I’d love to say I have a clear objective for what I’m writing today but I don’t want to lie to you. My mind is a little preoccupied with the lip-gloss (of ‘lacquer’ as it says on the tube) that I put on a few minutes ago. It looked pretty then, all… Well, glossy. Now it makes my lips feel heavy; as if I’ve smothered them in jam while demolishing a slice of toast. If I liked toast. I’ve brushed some of it off with the back of my hand and now there’s a blush pink stain there.
Some days messing with my makeup gives me space to dream. I’m not stuck on my own, in pyjamas, in my room. No, I’m at a friend’s house, we’re getting ready to go out… Lies. The good feeling takes a little while to wear off then it’s like -rather than giving me ‘new’ energy- the disgusting chemicals I’ve slapped all over my face are only capable of bringing me down. I don’t have the energy to worry about whether it’s not just my lips being stained purple or pink but my teeth too, I can’t spare the effort it takes to resist collapsing back to bed and marking my pillow with a rainbow of cosmetic colour. I guess for ‘normal’ girls this thought process of ‘must check makeup, has eyeshadow migrated south in the heat? Are teeth beige? Is mascara rubbing off on my glasses?’ is almost unnoticeable. A part of everyday life that floats effortlessly alongside the events unfolding throughout the day.
Doesn’t work like that to me. Even the smallest decision, action or movement can drain me of energy and highlight total exhaustion. No effort can go unnoticed when it has such a big impact and to me making myself up involves unnecessary effort. Sure, I make my hair look pretty any way I can without giving myself a banging headache but I don’t own any hairspray or even wash-out conditioner because it would cause me pain.

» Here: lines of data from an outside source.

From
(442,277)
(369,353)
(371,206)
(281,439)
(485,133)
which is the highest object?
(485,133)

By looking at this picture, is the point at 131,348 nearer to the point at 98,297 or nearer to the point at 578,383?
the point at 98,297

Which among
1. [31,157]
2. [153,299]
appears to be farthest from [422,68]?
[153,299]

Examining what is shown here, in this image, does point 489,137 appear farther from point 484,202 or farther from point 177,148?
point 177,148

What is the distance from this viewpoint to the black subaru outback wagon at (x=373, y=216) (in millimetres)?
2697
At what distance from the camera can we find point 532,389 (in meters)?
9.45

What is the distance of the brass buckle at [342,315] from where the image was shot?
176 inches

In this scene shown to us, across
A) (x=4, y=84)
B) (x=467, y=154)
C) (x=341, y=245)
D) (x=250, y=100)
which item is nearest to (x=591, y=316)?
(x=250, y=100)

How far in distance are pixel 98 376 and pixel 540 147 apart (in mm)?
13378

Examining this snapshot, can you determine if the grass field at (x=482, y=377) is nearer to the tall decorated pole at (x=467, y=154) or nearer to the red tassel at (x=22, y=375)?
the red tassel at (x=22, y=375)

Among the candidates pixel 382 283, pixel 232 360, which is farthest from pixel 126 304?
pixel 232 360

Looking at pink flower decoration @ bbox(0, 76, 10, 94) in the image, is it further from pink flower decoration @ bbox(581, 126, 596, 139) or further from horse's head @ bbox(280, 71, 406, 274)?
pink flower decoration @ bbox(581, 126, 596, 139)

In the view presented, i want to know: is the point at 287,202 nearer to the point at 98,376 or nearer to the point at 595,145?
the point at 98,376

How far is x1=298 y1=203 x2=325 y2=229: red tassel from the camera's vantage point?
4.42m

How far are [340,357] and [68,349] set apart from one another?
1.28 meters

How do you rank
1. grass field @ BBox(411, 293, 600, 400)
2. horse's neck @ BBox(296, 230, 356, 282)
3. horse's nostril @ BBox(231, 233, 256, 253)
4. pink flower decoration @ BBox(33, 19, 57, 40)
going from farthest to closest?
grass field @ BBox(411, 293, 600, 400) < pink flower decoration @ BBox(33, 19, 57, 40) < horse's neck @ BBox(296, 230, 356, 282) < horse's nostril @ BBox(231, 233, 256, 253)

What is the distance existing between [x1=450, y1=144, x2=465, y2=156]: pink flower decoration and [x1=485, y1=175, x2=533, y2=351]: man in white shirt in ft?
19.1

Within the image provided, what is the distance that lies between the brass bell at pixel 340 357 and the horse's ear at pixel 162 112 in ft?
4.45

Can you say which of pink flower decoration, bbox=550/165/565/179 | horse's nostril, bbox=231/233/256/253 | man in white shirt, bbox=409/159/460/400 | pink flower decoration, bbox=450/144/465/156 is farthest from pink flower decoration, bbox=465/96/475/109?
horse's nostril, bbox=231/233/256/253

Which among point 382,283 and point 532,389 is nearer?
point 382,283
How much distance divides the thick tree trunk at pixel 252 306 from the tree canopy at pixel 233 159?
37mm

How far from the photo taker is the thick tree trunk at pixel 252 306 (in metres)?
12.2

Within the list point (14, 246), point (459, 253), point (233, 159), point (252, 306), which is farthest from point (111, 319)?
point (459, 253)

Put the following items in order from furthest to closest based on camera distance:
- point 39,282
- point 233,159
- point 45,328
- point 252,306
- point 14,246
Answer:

Others prioritise makeup when they can because it makes them feel good in one way or another- maybe it reminds them of who they ‘were’ before they got sick or makes them feel like they’re the ‘real’ version of themselves again, I don’t know -but it doesn’t do that for me. My favourite shade of lipstick or eyeliner will never feel like a part of who I am. I’m just me; the girl who’s never seen the need to pluck her eyebrows or cover up that -admittedly annoying- pink blemish on her cheek. I don’t see a perfectly beautiful face when I look in the mirror but neither do I try and make any improvements. There’s some kind of balance to my features that is mucked up by the slapping on of one type of makeup or another. Add the perfect smoky eye and suddenly the freckles don’t look so at home. I know if I was prone to massive spot outbreaks or had acne then I wouldn’t be so confident in ‘not bothering’ with makeup which is sad in a way. My personal feelings are that if it makes you feel more like you- wear it. If you only want to put it on so other people see you as acceptable- don’t wear it.
I won’t lie and say ‘I hate makeup!’ ‘I don’t need it!’ or ‘I never wear it.’ because that would be far too extreme. I love feeling free to use my skin like a canvas and paint all over my face but that’s how I’ll always see it; as paint, art or a bit of fun to lift my spirits. Not as a daily essential or a true part of who I am.